That which can be seen is the integration of the shadow self into the prologue along with further clarification about some aspects of the arguments made by the disparate voices. And there is also the point made about being clear about whether or not the Platonist is the same as the poet alongside the idea of showing a continuation from the sampler to the Platonist. Finally, I see the lack of clarity that the story has for the professor.
I believe I need to restructure or eliminate the story. This draft was a very rough way of putting my ideas to paper and consequently I am profoundly dissatisfied with the condition of the structure of the writing as I did not intend it to be so linear. In fact, I believe I need to rearrange it and spread the discrete poetry over the length of the paper so as to maximise the effect and keep a common thread as I cycle through different voices: as seen by the Platonist, the beginning of the rational, the psychologist, the continuation of the Platonist, and the individual, lost and in despair over the desire to express themselves in a society that frowns upon such demonstrations. But the irrational nature of the poetry is, from the Platonist perspective, a way of indulging in the appetitive aspect of a person’s soul rather than the rational aspect. In this way, the appetitive is equated to the irrational. This is the tying into Plato’s takedown of grief as he cites it in Homer’s “Iliad”, which is the connecting thread. Hence why the Platonist is very angry in his statement that such poetry does not belong in the kallipolis, Plato’s ideal city from The Republic (cited in Greek for further obscurity). Thus, it may behoove me to explain it further, but I am not so certain I want to make this such an obvious statement, for the thesis of the work is shrouded in indirection, for obvious reasons. I may choose to write a different story in the place of the introductory one, but the shadow self, in its inception as a Jungian idea, is one meant to show the synthesis of the man in despair and conflict with the Platonist embrace of the rational while being pulled by the natural inclination to the absurd, or the irrational, represented by the dreadful poetry meant to be a transition between sections.

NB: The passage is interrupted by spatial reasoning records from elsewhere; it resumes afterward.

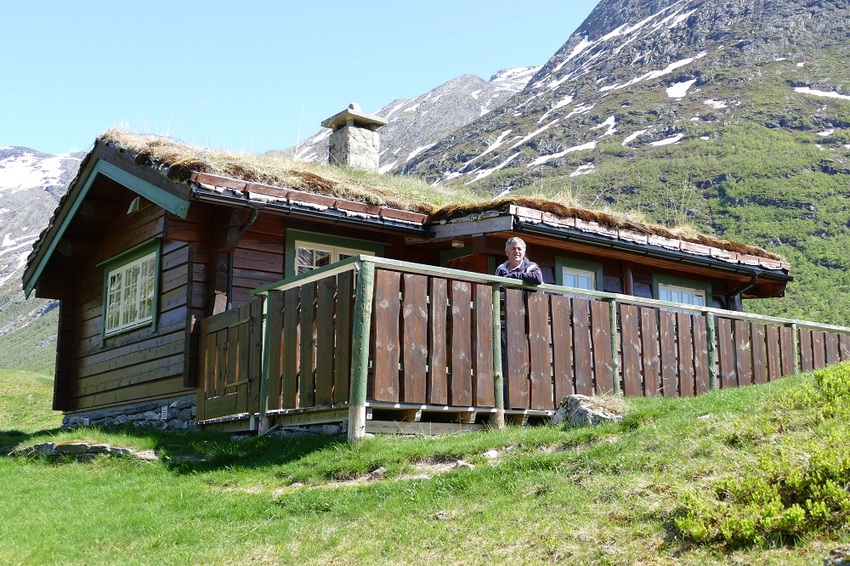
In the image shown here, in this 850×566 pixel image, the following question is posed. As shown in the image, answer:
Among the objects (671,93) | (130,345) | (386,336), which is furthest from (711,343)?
(671,93)

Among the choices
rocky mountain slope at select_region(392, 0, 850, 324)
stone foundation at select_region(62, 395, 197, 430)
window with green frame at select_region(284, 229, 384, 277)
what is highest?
rocky mountain slope at select_region(392, 0, 850, 324)

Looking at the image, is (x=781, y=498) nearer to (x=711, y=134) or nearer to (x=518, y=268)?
(x=518, y=268)

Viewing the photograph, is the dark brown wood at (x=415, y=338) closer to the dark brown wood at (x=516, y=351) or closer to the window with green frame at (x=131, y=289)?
the dark brown wood at (x=516, y=351)

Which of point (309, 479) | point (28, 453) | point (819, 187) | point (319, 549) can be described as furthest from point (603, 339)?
point (819, 187)

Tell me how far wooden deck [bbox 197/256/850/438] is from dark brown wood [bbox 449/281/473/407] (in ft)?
0.04

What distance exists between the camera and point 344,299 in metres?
9.78

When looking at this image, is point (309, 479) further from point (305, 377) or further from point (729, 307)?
point (729, 307)

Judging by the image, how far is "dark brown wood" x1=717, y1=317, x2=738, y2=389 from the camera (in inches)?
507

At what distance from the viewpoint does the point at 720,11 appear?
5763 inches

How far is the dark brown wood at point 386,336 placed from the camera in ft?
31.8

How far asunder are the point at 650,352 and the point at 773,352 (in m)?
2.56

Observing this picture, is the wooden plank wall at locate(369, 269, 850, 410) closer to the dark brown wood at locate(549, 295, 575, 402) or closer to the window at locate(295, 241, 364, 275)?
the dark brown wood at locate(549, 295, 575, 402)

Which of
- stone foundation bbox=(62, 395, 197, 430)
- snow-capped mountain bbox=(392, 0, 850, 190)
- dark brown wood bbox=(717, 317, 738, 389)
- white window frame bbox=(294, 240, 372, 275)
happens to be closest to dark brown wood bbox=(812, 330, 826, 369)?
dark brown wood bbox=(717, 317, 738, 389)

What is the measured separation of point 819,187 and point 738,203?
7764mm
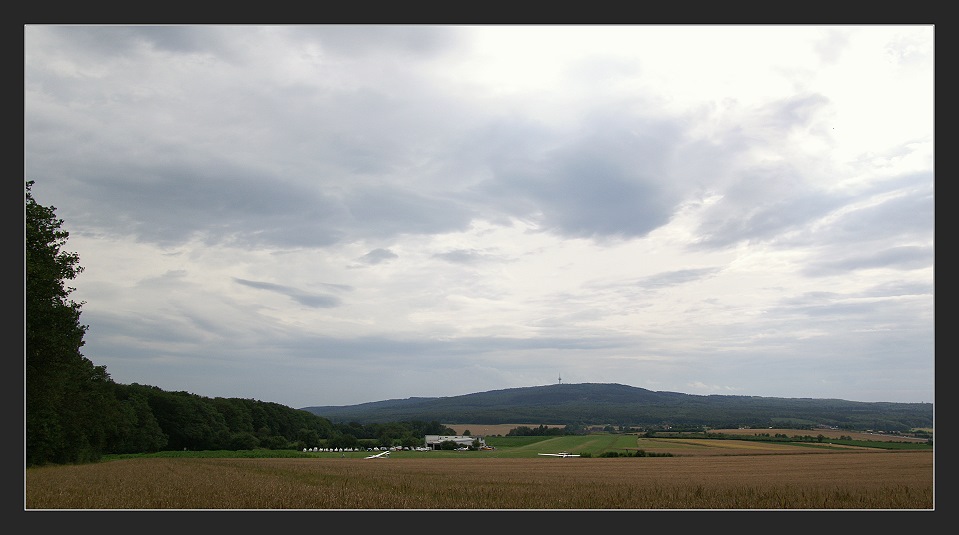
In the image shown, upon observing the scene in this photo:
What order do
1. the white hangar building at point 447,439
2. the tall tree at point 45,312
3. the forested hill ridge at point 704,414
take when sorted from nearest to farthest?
1. the tall tree at point 45,312
2. the forested hill ridge at point 704,414
3. the white hangar building at point 447,439

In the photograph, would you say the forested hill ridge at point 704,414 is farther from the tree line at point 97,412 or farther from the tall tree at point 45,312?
the tall tree at point 45,312

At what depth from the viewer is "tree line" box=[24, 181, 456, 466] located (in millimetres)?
25641

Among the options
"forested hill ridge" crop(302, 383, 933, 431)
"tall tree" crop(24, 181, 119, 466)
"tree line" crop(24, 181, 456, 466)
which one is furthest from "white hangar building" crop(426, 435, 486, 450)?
"tall tree" crop(24, 181, 119, 466)

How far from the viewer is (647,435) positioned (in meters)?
95.9

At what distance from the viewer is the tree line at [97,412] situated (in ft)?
84.1

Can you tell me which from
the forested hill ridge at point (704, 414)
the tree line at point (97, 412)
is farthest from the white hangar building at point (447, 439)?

In such ways, I may want to elaborate further on what I’ve stated here, but I feel it would take away from the ultimate reason I have written this piece: the embrace of the absurd and the reader choosing to take what lessons they may choose to take from it. Thus, I do not want such clarity as I have been sneaking toward, at least in the non-Platonist and psychological sections as they are meant to be intelligible to the reader, though they may not be if I choose a twist of irony to make what is familiar unfamiliar. I haven’t decided as I’m not so sure I wish to save the story from itself and may want a different one that is better written, though the consequence is this structure completely departs from the structure provided, I believe out of necessity.